The Last Five Minutes

Peter Rukavina

At last count I’ve got 30 shows set up to record every week on the DVR. I’ll need to start winnowing that down soon, both to cut down on mandatory TV watching time, and also because I don’t think I can take much more courtroom drama.

While there are a couple of sitcoms that are attracting my attention this year — The Class has promise, for example — this year seems to be the Year of Hour Long Drama. And big themes seem to be the aforementioned courtroom (Justice, Shark), weird shit happening (Jericho, Six Degrees, Heros) and kidnapping and crime (Kidnapped, Vanished, Smith).

The real big trend, however, is the “last five minutes power montage,” a phenomenon that started a few years ago, and is even more the rage this year. The formula involves taking the last five minutes of a drama — basically everything after the last commercial — and running a mournful pop song or power ballad over a montage of one or more characters as they work out the ramifications of whatever killing, kidnapping, or random happenstancing they’ve engaged in over the episode.

So the end of an episode of Smith might be made up scenes of Ray Liota driving home from the latest crime spree, fading back and forth with scenes of his wife lying in bed wondering whether he’s back to criming again, overlaid with an Imogen Heap song.

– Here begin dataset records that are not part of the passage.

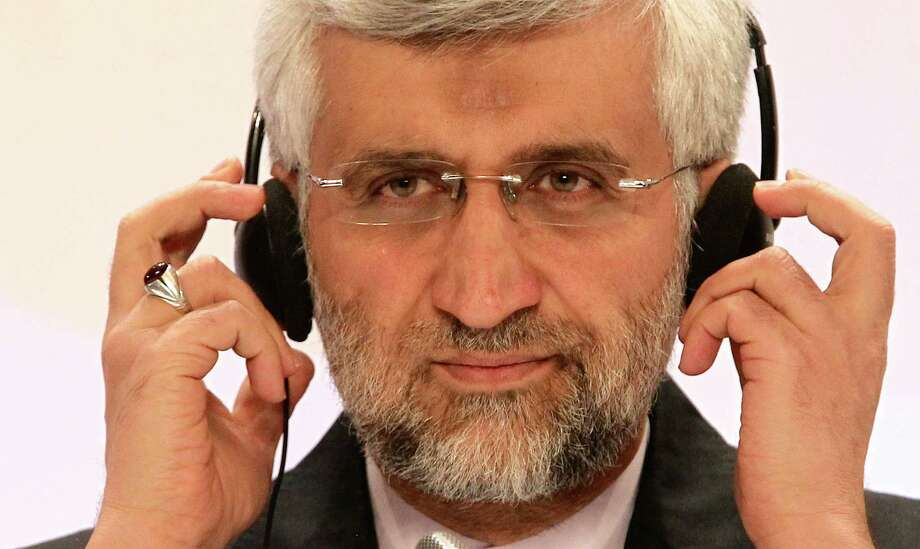 "Iran's Supreme National Security Council Secretary and chief nuclear negotiator Saeed Jalili listens to a question during a final news conference in Almaty, Kazakhstan, Wednesday, Feb. 27, 2013. Negotiations with world powers over how to curb Iran's nuclear program have reached a ""turning point"" for the better after nearly breaking down last year, the Islamic republic's top official at diplomatic talks said Wednesday at the close of two days of delicate discussions aimed at preventing Tehran from building an atomic arsenal. (AP Photo/Pavel Mikheyev) Photo: Pavel Mikheyev"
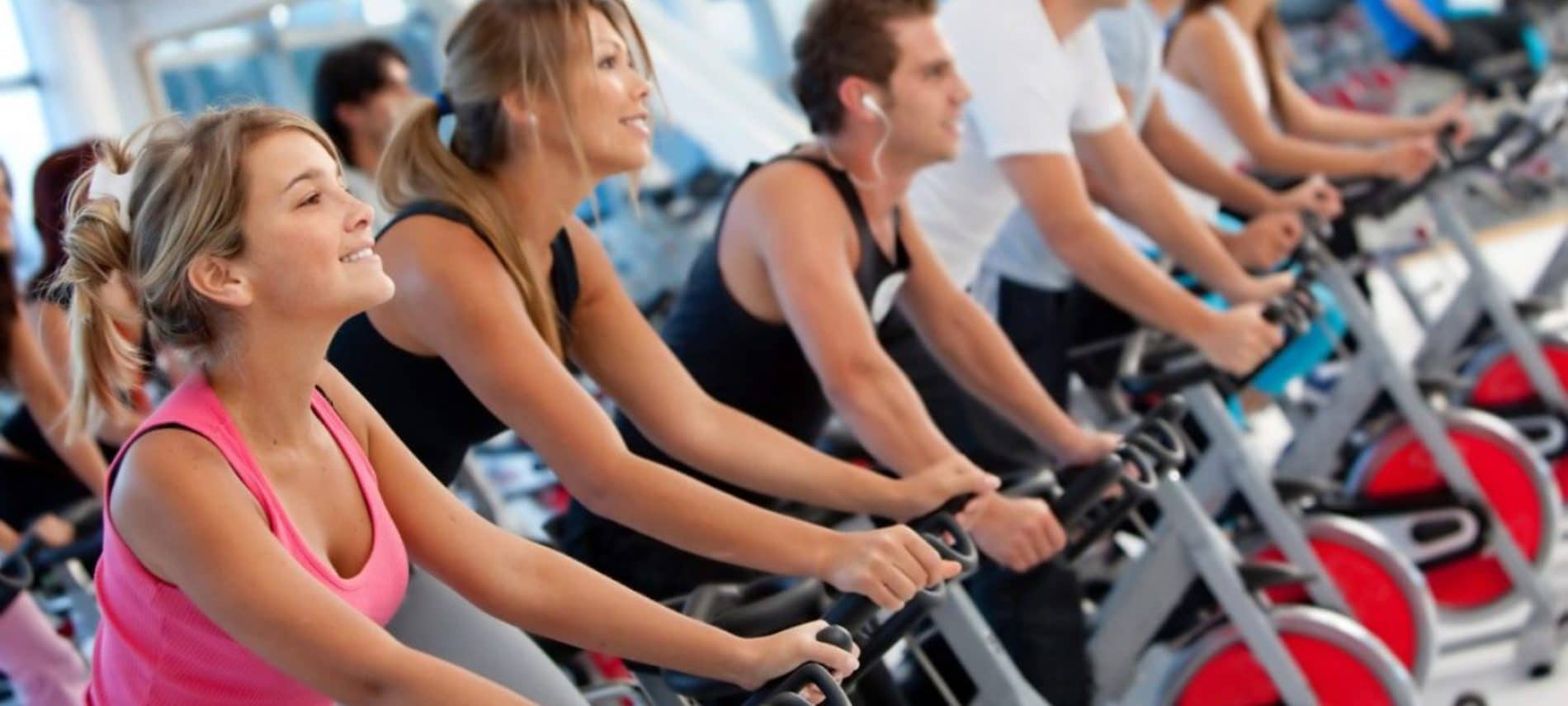group of people riding indoor bikes in a spin class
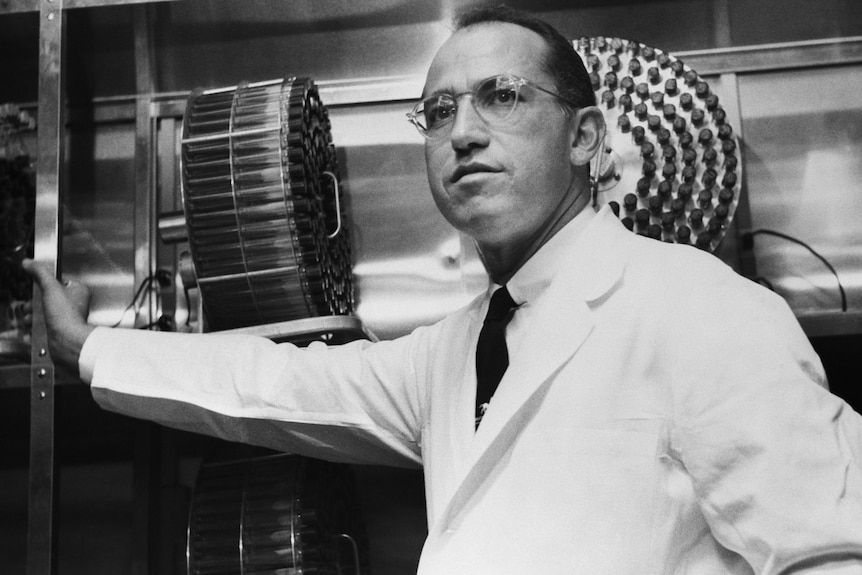 DrJonas Salk stands in the University of Pittsburgh laboratory in which he developed a vaccine for polio.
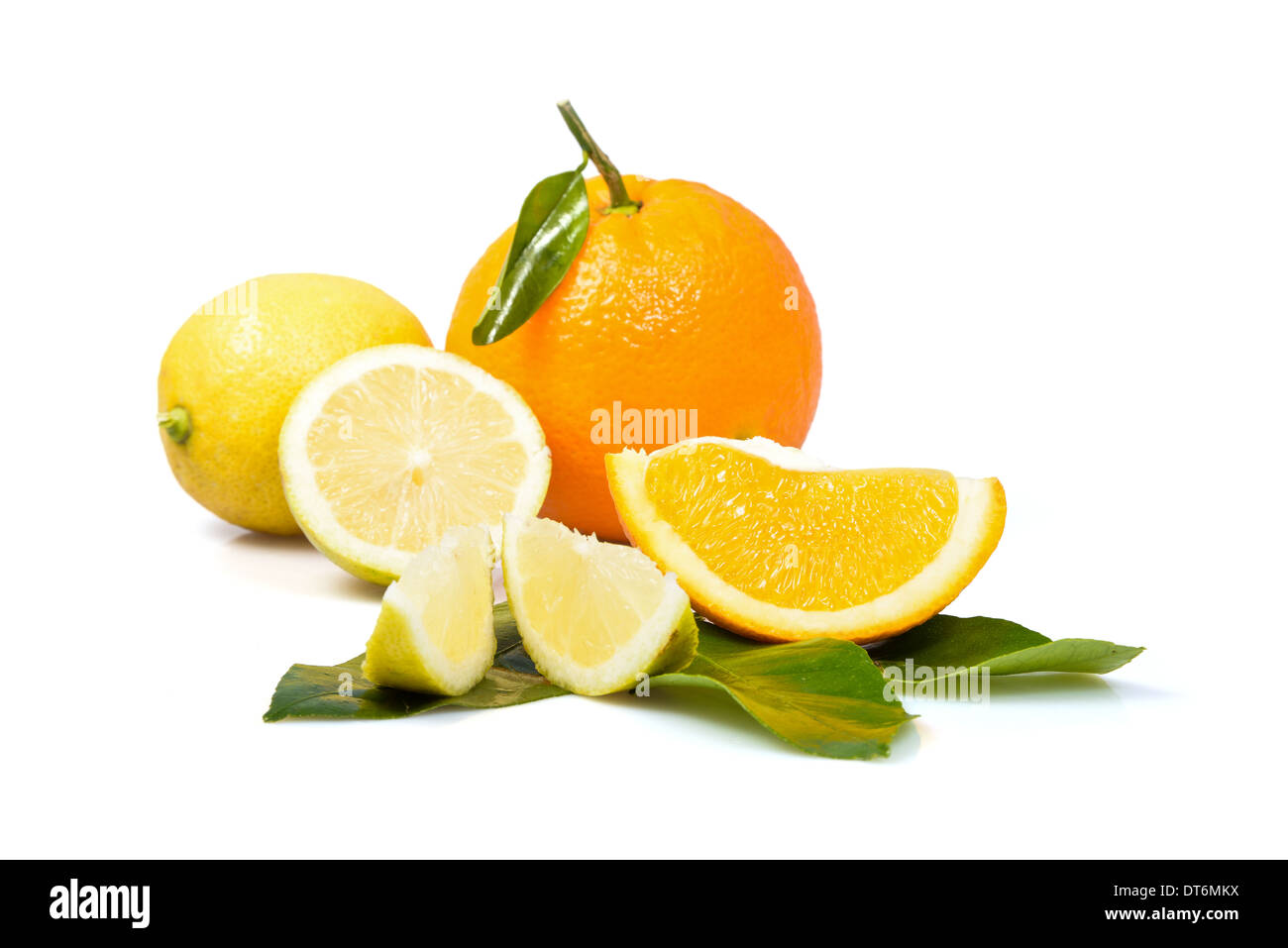 Ripe lemon and oranges with a green leaf on a white background - Stock Image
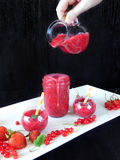 Smoothie made of red berries is being poured with glass jug into different glass vessels Royalty Free Stock Images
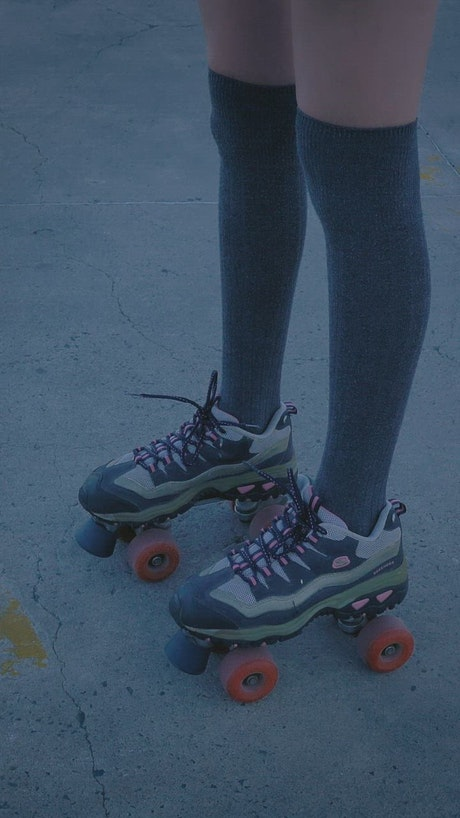 Girl with roller skates standing in the middle of a parking lot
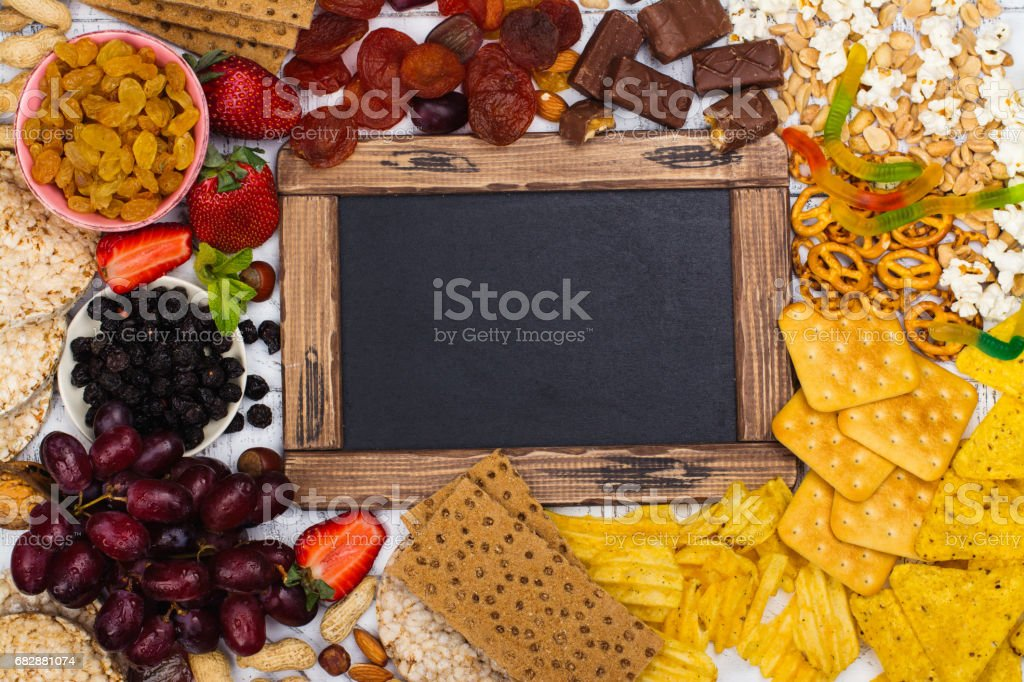 Healthy and unhealthy snacks choice stock photo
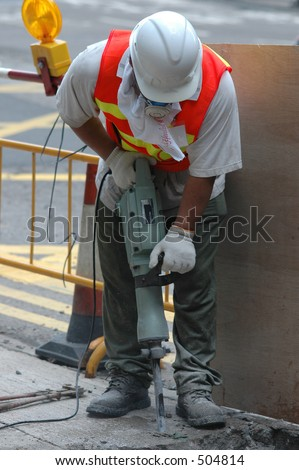 a man using a jackhammer for road works - stock photo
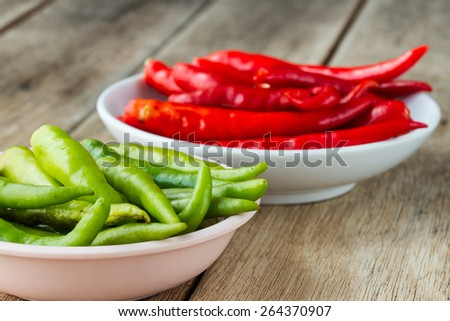 green hot chili paper in cup on old wooden table - stock photo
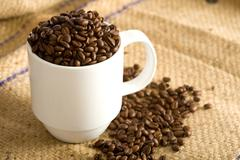 Whole coffee beans in cup Stock Photos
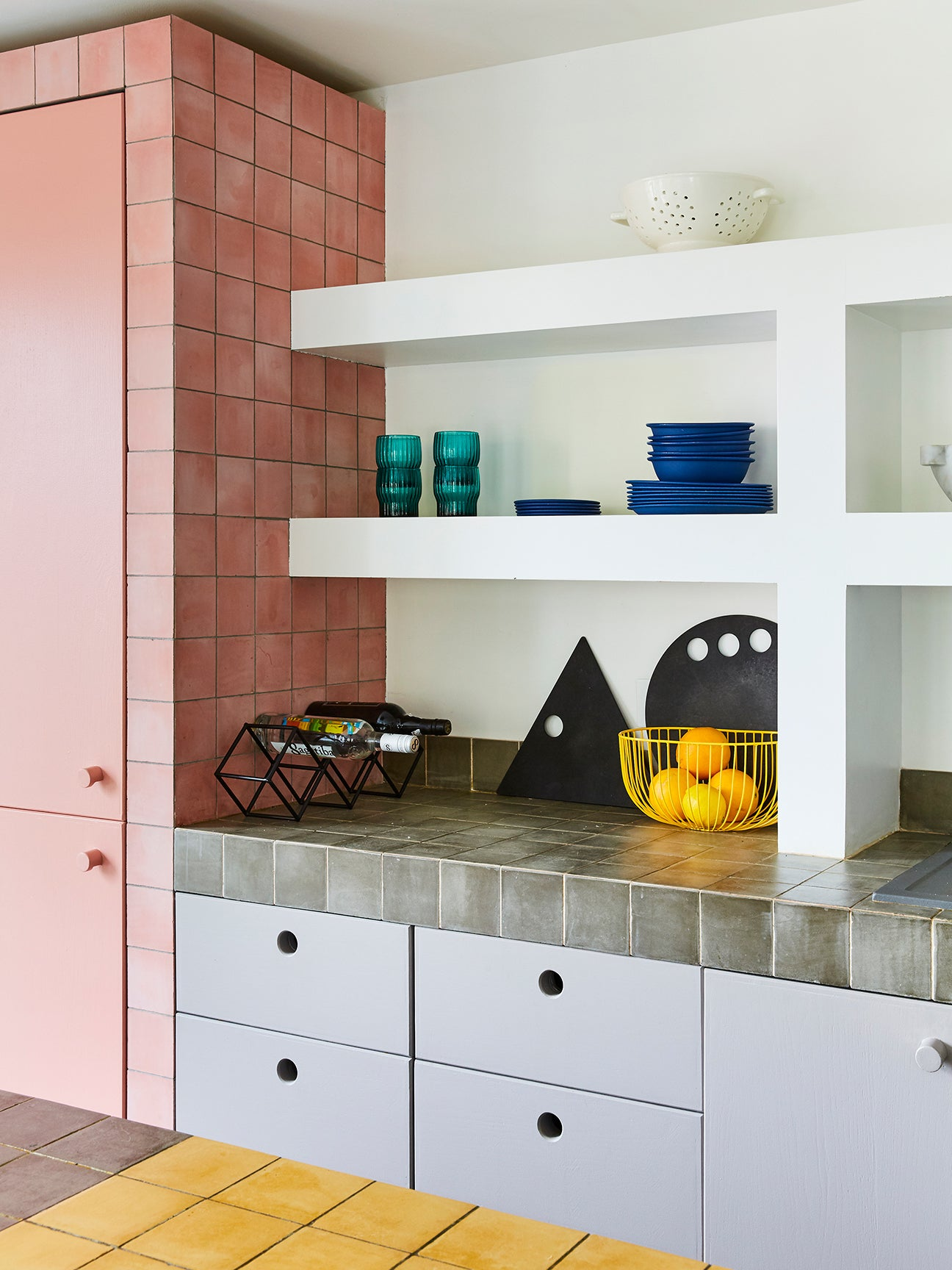 kitchen corner with white shelving and pink cabinet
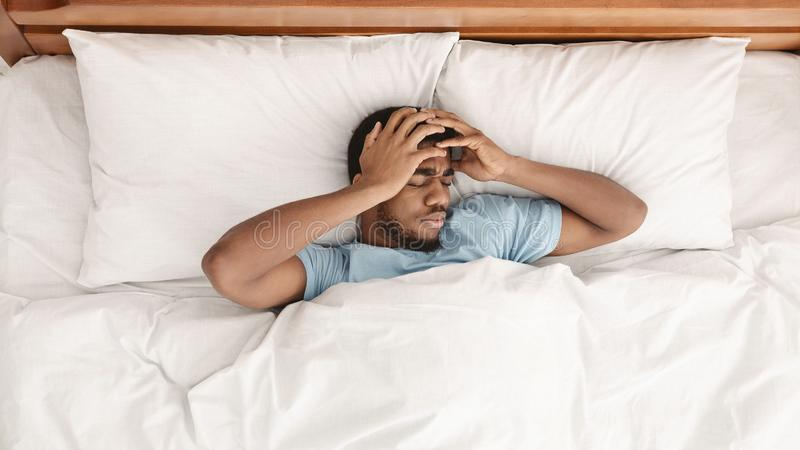 Restless african american man waking up with headache royalty free stock image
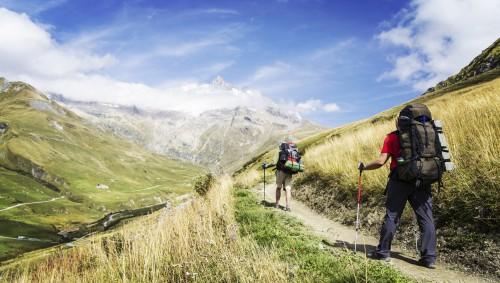 Zwei Personen mit Rucksack wandern in den Bergen.
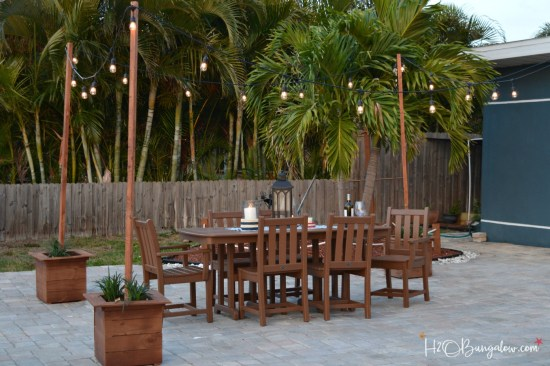 DIY outdoor string lights on poles tutorial. Holds up in gusty wind and weather, leave your string lights out year round for beautiful night ambiance. Find this and over 450 more home improvement and home decor DIY tutorials on H2OBungalow.com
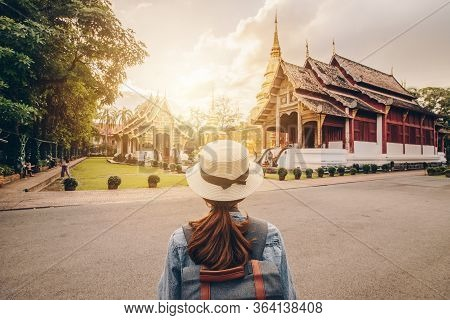 Female Tourist Looking To The Beautiful View Of Wat Phra Singh One Of The Best Examples Of Classic L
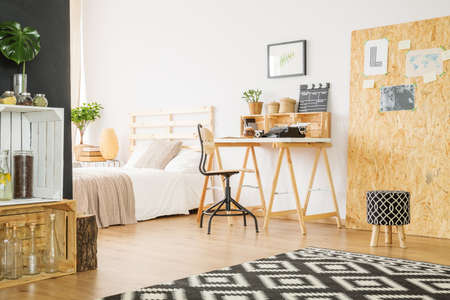Minimalist studio flat with bedroom and workspace for hipster Stock Photo - 82490791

I hope Imogen Heap is making out like a bandit herself this year, by the way: I’ve encountered her songs used montagely, in Six Feet Under, and also in several movies. Her Hide and Seek, which starts “Where are we? What the hell is going on? The dust has only just begun to fall…,” is all over the place this year, presumably because that opening line can be used to illustrate so much of the angst, criming, and weird shit that’s all over TV.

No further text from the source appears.